Я сделала глубокий вдох, понимая, что лучше не спорить. Иначе мама начнет плакать или обвинять себя во всех наших бедах, а то и попытается искупить свою вину, не отходя от меня ни на шаг, точно тюремщик, и следя за тем, чтобы я тщательно выполнила задание Сары.
– Нужна еще помощь с ужином? – примирительно спросила я.
Мама откинула прядь со лба. Я изо всех сил старалась не думать о том, что волосы могут попасть в соус. Но тщетно.
– А ты вообще хочешь мне помочь?
– Да, конечно. Потому и спрашиваю, – ответила я и снова набрала побольше воздуха в легкие.
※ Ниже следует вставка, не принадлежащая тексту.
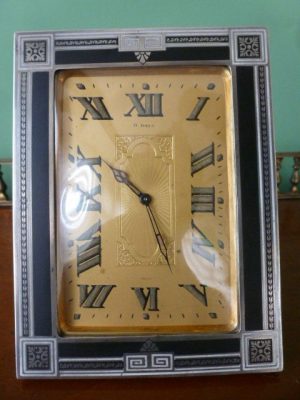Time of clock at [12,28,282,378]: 4:50
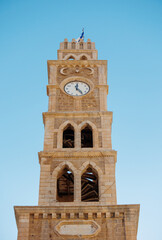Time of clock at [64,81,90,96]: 12:24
– Ладно, тогда накрой на стол.
Я сосредоточенно достала все нужные приборы и выдохнула только тогда, когда оказалась в столовой. Да уж, с мамой у нас было не все гладко. Знаю, этим в наше время никого не удивишь. С таким же успехом можно было бы признаться в том, что я «почти каждый день хожу по-большому» или что «иногда мне ужасно скучно», но суть от этого не меняется. Конечно, я ее люблю. В этом нет никаких сомнений! Она прекрасный человек. Я бы даже сказала, что она прекрасная мать, но, когда дело касается «душевных расстройств», она… как бы это сказать… становится просто невыносима.
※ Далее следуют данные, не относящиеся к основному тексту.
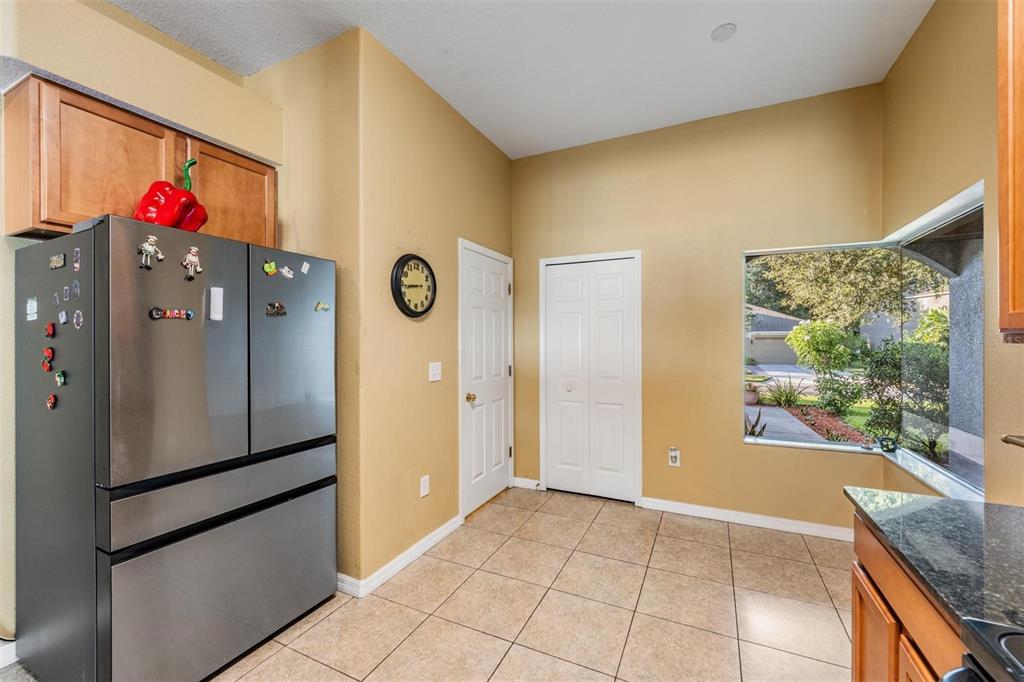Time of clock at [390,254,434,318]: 8:43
Впрочем, как и папа, но гораздо хуже. Нет, конечно, я понимаю, что мое внезапное безумие очень их ранило. Но теперь они так… так сильно меня боятся, что я чувствую себя эдаким научным проектом, которым они занимаются на пару, – проектом под названием «Мы этого больше не допустим». На одной из сессий семейной психотерапии в больнице врач велел им вести себя со мной «построже» ради «моего же блага». А все потому, что мы, «ОКРшники», порой ведем себя как настоящие манипуляторы: заставляем всех кругом волноваться за нас, убеждаем близких, что наши страхи вовсе не безосновательны, делаемся для окружающих эдакими кукловодами, провоцируя в них чувство вины и заставляя их действовать по нашей указке, чтобы мы, чего доброго, не распсиховались и день не пошел под откос. Маме с папой велели «не потворствовать» моим тревогам. И, честно говоря, я очень жалею, что они принялись выполнять эту рекомендацию с таким усердием. Знаю, звучит глупо, но меня не оставляет чувство, что они просто надо мной издеваются. Что они настроены против меня. И то, что мама так печется о Роуз и боится, что я испорчу единственного «нормального» отпрыска, оставшегося в нашей семье, только усугубляет ситуацию.